We point out that for the vignette test we used, no further test-theoretical quality criteria were available besides the reported reliability coefficients. Due to our specific subject-matter education context in which assessment skills were measured, we could not resort to fitting instruments with proven reliability and validity. In principle, however, the assessment of teachers’ professional skills using video vignettes has proven successful many times (Hoppe, Renkl, Seidel, et al., 2020; Kersting, 2008; Schneider et al., 2016). Nevertheless, further studies should further investigate the validity of vignette-based assessment of preservice teachers’ assessment skills in specific subject areas. Also, we recognize the significance of teachers’ instructional decision-making subsequent to the assessment of student thinking. Blömeke et al. (2015) integrated teachers’ decision-making into their competence model. We suggest that this model can guide further studies. Future research may investigate, for example, how preservice teachers can be supported in recomposing assessment of student thinking and instructional decision-making when enacting more complete practices of formative assessment (Grossman et al., 2009).
Conclusion
First, the study provides conceptual value because it outlines how on-the-fly assessment of student thinking about science can be promoted in preservice teachers through rehearsing category-based assessment of student thinking using video and written cases as representations of practice. Second, the study provides insight into how specifics of practice-based learning environments may be designed to effectively foster preservice teachers’ on-the-fly assessment skills. Generally, teacher trainings using written and video cases as representations of practice, which provide participants with the opportunity to rehearse the assessment of student thinking, is effective. Written and video cases both serve as suitable representations of practice.

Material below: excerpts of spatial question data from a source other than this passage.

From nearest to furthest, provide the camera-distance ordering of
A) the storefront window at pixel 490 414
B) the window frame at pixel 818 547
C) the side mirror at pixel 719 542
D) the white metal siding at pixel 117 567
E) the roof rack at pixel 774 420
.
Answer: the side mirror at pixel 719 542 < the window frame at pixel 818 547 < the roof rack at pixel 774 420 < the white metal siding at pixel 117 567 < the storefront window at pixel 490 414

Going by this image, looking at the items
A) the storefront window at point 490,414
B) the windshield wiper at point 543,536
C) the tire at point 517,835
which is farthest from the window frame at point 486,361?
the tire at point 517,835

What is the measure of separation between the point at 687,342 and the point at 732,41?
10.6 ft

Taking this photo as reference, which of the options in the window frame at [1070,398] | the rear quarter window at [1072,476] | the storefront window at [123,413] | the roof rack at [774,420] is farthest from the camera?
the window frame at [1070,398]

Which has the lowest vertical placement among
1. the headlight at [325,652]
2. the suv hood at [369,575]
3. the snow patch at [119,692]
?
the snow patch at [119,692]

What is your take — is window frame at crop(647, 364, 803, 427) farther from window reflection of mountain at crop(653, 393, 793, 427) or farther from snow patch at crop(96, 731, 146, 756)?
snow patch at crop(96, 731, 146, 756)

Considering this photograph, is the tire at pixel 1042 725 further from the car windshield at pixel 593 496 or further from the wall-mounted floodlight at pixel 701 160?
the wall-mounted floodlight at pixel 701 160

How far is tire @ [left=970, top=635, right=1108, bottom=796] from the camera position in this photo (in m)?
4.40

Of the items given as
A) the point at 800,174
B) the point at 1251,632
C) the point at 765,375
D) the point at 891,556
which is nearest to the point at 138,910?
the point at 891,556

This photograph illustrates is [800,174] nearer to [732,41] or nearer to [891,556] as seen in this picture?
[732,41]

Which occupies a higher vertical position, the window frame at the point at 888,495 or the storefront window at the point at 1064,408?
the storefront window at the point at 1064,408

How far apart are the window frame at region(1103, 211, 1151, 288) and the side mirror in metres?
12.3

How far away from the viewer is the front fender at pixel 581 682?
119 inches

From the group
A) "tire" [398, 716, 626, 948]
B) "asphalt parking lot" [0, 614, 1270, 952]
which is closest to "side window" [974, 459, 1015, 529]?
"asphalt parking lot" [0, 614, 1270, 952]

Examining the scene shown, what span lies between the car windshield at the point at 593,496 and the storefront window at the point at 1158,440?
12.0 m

The conceptual complexity of the target content to be assessed, however, needs to be considered. Although a single rehearsal is effective for assessing less complex student conceptions, more complex content requires more practice. Given that the acquisition of assessment skills in student conceptions appears to be largely content-specific, participants always benefit from further rehearsals when a different content is presented. When sequences of rehearsals are being planned, different variations of media type (video or written cases) and content appear to have unique benefits in enhancing participants’ assessment skills. Analyses of participants’ immersion reveal a possible interaction between content complexity and media type on participants’ engagement. We suggest considering a progression in the complexity of media type or content complexity when planning sequences of rehearsals.